## TASK GOAL
Give the number of lines in the entries below that contain the word "furthest". Count only matches with the same letter case, and reply with the number alone.

## DATASET RECORDS
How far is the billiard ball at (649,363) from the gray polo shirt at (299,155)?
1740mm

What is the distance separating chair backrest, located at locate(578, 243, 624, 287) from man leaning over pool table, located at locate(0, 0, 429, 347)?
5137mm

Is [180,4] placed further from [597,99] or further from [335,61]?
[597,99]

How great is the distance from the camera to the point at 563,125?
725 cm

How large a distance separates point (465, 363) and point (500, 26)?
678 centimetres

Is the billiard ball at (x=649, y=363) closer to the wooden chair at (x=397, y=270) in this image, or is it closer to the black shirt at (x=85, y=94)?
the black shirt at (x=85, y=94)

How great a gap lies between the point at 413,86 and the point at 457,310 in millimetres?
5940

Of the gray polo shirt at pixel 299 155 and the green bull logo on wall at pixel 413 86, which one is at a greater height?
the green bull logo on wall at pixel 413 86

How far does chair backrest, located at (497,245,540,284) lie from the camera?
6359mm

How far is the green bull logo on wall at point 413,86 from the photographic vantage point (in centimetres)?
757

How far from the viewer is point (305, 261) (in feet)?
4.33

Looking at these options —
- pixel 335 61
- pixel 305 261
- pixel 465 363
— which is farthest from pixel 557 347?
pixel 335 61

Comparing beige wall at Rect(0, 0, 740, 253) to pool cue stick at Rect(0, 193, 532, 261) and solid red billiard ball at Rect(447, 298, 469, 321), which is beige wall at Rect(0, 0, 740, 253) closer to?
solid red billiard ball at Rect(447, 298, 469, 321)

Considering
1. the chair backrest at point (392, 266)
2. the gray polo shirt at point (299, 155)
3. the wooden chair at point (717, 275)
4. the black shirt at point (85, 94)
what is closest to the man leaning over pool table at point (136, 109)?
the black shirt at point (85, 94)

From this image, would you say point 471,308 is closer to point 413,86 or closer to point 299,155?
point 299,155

--

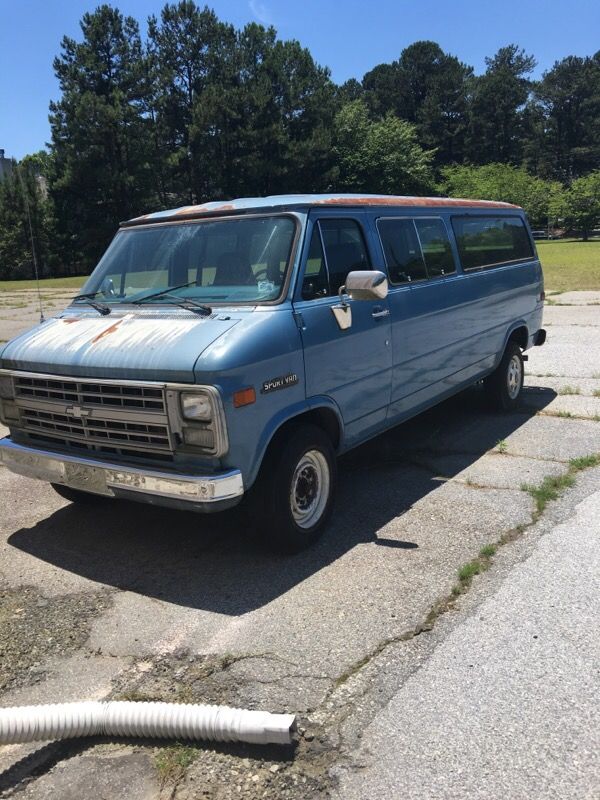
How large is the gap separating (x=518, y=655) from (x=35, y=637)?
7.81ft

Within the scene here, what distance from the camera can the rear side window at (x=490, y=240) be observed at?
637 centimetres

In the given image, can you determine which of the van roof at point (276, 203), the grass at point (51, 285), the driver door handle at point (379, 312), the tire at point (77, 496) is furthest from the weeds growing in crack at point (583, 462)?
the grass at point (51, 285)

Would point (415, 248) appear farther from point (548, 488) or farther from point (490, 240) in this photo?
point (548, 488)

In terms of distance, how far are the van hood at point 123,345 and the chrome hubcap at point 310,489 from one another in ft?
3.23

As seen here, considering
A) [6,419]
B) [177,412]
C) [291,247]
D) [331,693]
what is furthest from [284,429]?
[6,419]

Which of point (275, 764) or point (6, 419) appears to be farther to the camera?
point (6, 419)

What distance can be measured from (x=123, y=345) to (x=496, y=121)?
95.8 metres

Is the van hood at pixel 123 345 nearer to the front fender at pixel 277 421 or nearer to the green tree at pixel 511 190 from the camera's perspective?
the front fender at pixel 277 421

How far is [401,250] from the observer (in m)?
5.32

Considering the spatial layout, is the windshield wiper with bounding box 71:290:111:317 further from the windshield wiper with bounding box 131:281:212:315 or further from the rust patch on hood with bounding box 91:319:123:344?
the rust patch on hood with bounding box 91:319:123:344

...

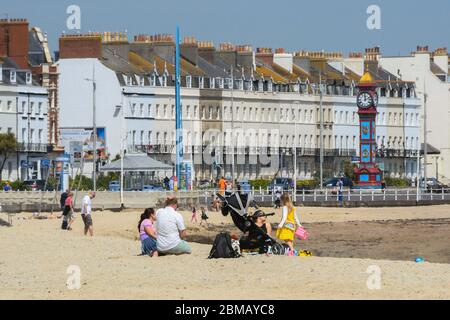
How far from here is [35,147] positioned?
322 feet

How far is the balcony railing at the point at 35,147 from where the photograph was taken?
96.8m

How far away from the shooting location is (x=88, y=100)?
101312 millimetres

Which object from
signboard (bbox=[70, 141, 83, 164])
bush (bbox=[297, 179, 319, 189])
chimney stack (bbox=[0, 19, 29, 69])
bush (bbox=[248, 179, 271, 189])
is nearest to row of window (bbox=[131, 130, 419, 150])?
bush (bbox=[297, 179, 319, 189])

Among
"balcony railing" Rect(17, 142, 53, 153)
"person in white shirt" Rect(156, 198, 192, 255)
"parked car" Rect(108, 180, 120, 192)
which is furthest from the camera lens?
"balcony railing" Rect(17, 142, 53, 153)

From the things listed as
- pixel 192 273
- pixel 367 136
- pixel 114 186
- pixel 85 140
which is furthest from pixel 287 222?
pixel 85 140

## ANSWER BELOW
4